• Exercise requirements: Give the part of the rows that opens with the line containing "Based on what" and closes with the line containing "10.9 metres" as a numbered list, leaving out blank lines.

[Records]
═══

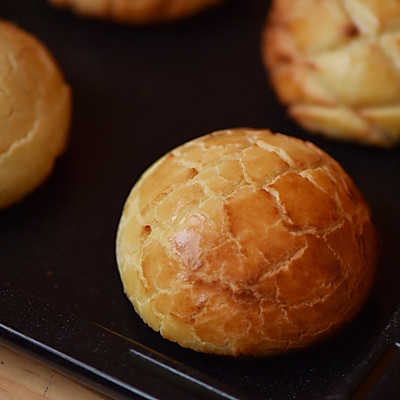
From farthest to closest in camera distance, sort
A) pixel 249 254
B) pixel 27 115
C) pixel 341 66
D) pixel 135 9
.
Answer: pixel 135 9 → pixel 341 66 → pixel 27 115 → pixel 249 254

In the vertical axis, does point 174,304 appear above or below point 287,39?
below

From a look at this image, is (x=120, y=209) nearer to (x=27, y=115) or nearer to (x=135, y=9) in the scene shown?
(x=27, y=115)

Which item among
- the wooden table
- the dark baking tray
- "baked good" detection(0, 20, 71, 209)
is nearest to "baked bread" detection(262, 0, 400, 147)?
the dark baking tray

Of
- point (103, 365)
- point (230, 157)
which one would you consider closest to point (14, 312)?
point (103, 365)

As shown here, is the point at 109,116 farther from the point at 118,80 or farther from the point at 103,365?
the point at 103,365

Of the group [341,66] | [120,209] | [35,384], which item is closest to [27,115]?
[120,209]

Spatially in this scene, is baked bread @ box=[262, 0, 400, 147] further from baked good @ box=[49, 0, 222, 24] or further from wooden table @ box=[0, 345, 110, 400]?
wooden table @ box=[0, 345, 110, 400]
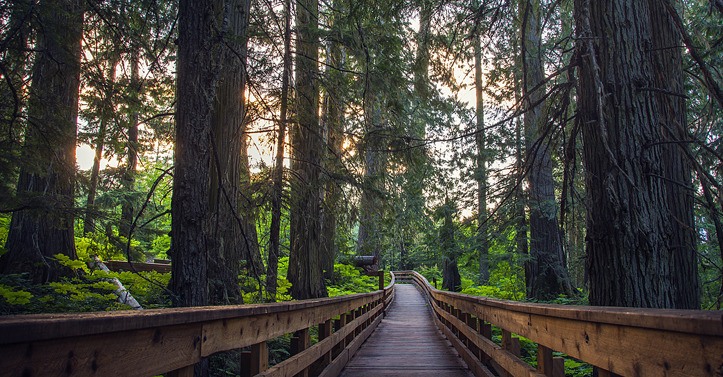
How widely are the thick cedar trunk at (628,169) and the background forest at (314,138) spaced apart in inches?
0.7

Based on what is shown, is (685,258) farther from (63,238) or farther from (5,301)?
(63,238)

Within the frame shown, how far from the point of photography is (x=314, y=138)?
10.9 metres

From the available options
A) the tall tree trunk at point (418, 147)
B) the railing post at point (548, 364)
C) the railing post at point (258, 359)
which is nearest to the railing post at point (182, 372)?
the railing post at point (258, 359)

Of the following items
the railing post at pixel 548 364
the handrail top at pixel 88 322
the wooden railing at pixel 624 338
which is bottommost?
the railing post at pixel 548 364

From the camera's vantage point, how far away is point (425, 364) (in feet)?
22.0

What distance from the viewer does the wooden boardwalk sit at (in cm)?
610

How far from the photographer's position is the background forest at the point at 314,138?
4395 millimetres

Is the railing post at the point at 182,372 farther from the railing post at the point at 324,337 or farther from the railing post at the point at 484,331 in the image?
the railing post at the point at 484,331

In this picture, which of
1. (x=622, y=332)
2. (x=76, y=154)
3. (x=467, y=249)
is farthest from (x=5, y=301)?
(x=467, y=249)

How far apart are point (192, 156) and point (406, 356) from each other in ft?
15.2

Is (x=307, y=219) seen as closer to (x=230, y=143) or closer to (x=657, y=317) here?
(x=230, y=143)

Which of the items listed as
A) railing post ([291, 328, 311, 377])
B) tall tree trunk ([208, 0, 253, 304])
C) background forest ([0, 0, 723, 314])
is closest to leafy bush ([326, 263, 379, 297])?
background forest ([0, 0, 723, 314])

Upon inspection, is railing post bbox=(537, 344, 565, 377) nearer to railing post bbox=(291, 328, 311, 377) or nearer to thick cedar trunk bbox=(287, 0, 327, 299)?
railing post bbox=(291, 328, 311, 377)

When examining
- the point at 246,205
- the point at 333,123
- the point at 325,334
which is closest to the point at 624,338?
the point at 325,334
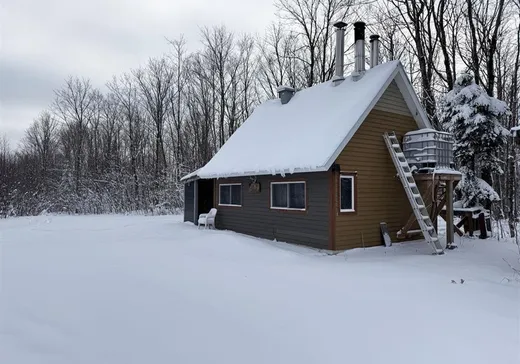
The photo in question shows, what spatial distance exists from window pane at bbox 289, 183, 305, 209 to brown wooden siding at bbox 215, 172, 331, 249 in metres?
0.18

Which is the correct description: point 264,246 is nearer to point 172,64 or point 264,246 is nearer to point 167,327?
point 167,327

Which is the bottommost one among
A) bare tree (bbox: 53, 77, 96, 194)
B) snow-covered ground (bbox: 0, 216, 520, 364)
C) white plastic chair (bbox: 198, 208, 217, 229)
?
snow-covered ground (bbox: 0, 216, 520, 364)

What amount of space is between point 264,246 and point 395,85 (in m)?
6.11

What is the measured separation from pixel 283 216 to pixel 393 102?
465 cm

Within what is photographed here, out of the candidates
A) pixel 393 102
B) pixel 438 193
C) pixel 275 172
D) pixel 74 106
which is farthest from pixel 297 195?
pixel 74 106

═══

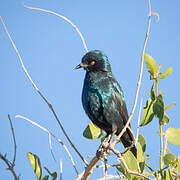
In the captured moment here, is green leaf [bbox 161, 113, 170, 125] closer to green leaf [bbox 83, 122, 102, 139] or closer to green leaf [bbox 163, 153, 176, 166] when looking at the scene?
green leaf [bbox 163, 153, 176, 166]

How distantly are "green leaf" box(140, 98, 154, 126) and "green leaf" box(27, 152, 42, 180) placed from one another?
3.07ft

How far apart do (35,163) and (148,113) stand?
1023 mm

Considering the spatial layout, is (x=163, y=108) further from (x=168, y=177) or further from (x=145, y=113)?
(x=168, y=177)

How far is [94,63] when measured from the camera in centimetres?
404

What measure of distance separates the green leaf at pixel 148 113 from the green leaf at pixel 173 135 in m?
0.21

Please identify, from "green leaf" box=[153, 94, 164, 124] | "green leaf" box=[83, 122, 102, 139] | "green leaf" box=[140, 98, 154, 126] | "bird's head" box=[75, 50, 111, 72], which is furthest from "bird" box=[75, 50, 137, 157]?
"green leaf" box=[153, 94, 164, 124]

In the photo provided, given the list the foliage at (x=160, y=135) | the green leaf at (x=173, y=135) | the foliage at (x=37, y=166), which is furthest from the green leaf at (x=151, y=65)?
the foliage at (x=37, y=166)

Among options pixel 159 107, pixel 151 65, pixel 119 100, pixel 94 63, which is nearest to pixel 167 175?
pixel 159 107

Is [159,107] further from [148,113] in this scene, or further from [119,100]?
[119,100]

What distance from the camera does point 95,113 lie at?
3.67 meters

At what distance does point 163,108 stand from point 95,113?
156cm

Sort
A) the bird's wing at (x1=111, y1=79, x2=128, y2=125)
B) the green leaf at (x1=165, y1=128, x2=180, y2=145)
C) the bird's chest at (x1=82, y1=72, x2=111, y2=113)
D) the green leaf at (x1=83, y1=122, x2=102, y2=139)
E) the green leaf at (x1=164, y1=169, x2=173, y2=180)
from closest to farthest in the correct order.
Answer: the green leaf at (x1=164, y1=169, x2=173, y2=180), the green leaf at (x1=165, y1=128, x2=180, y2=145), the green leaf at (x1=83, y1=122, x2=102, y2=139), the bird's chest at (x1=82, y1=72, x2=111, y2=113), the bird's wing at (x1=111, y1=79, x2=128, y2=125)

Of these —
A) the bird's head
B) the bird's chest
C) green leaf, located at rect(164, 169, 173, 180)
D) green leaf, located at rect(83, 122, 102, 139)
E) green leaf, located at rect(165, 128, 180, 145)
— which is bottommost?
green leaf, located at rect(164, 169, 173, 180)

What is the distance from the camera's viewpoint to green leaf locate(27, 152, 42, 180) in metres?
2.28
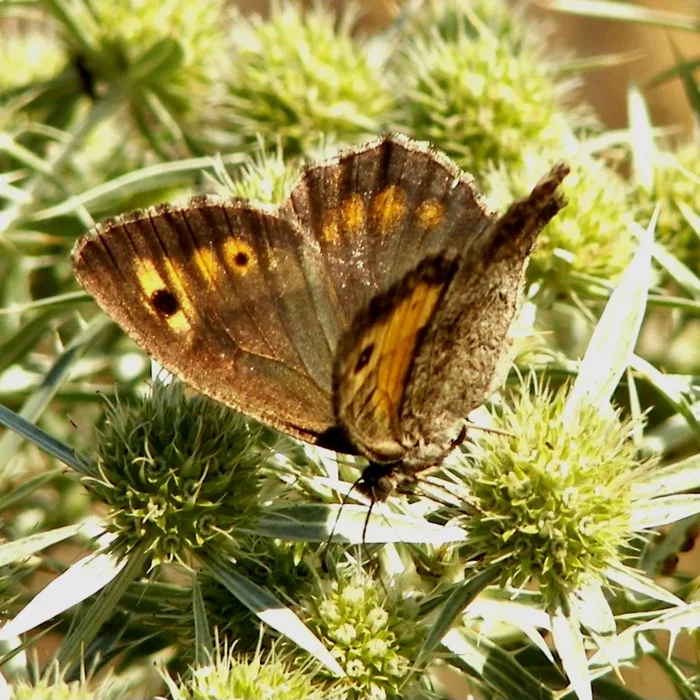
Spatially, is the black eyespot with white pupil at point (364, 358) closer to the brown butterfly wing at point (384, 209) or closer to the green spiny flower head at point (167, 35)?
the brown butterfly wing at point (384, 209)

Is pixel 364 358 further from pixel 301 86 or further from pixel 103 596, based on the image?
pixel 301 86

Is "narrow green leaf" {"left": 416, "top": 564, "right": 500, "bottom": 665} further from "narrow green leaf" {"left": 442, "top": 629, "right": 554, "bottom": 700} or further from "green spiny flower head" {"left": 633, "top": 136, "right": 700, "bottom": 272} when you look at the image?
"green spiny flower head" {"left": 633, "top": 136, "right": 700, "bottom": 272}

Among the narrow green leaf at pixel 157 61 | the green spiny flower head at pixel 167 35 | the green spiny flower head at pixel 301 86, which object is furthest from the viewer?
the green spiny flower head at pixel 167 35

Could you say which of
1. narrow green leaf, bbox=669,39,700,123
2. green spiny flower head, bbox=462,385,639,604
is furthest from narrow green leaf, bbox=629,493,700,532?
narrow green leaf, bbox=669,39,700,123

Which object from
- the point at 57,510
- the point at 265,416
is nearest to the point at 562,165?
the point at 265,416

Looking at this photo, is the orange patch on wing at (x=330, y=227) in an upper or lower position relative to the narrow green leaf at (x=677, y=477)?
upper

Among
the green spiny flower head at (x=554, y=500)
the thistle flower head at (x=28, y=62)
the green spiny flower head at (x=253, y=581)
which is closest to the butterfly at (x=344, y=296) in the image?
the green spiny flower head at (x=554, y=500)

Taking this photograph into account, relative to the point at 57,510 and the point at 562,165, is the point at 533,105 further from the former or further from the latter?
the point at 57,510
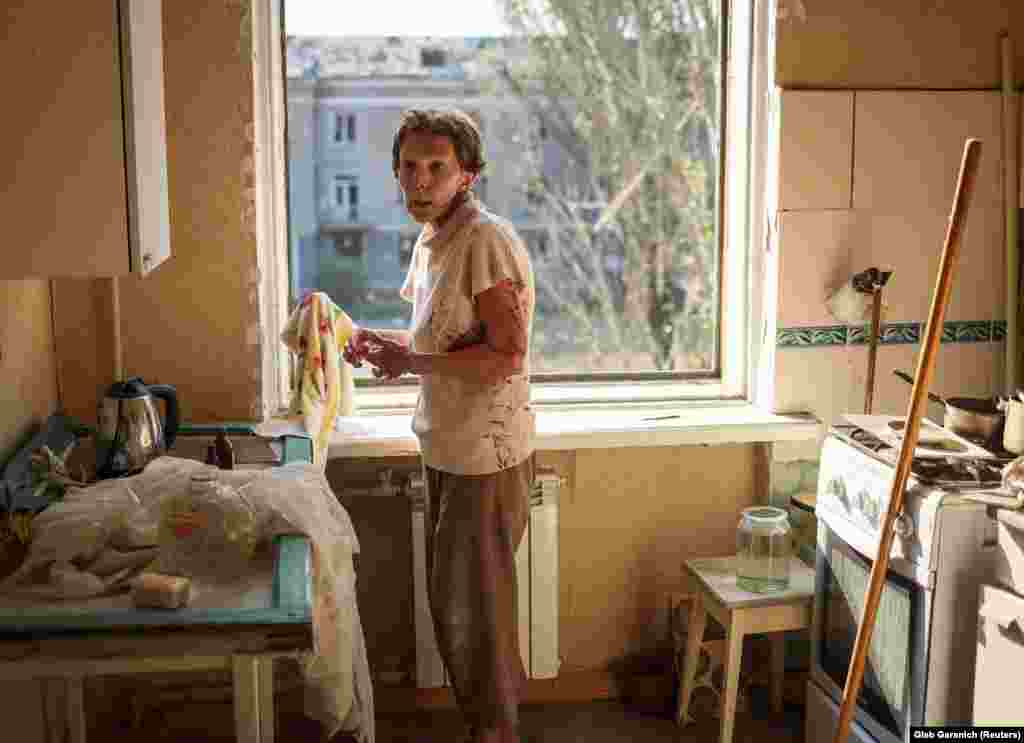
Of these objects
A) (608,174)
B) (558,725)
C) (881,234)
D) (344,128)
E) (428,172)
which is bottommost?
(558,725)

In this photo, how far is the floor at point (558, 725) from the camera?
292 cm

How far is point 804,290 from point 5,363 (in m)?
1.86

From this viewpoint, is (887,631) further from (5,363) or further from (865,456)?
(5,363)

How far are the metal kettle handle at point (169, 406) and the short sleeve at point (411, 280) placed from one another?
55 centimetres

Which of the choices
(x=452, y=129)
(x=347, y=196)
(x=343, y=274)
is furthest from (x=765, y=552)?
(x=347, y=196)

═══

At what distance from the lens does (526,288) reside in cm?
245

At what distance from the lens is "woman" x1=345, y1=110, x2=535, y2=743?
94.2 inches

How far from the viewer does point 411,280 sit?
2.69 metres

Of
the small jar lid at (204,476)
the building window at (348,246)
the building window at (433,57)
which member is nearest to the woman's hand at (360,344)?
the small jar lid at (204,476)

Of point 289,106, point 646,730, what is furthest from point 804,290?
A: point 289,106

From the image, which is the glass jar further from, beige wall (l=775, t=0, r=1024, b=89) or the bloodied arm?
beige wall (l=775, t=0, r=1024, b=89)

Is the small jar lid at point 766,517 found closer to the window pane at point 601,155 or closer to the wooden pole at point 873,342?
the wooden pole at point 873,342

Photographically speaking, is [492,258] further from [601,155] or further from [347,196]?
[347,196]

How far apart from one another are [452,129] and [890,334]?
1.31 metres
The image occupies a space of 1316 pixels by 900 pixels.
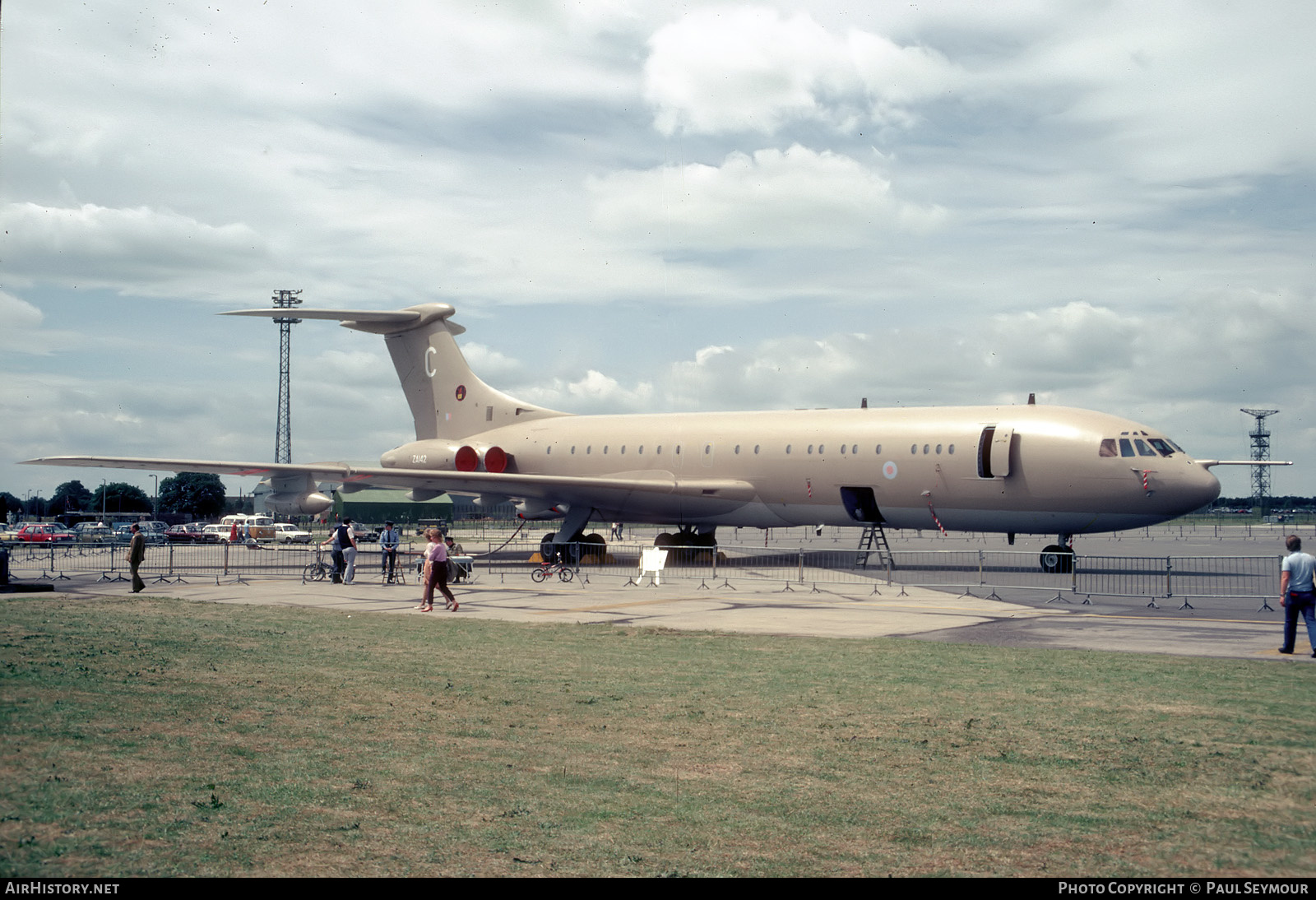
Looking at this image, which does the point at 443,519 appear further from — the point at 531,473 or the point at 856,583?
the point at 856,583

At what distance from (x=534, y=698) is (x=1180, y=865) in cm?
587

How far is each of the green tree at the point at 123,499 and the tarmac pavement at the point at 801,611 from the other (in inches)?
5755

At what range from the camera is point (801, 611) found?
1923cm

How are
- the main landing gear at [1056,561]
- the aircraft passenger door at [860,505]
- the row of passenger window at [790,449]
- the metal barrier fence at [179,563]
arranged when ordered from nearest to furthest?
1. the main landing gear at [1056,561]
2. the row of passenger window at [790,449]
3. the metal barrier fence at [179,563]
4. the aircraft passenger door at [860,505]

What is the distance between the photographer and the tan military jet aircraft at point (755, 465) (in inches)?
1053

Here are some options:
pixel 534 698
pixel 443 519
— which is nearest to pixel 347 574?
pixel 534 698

═══

• Answer to the task:
1. Based on what is shown, is (685,258) farther from (63,238) or farther from (5,301)?
2. (63,238)
3. Within the frame shown, how far from the point of photography is (x=314, y=138)?
4. 10.9 metres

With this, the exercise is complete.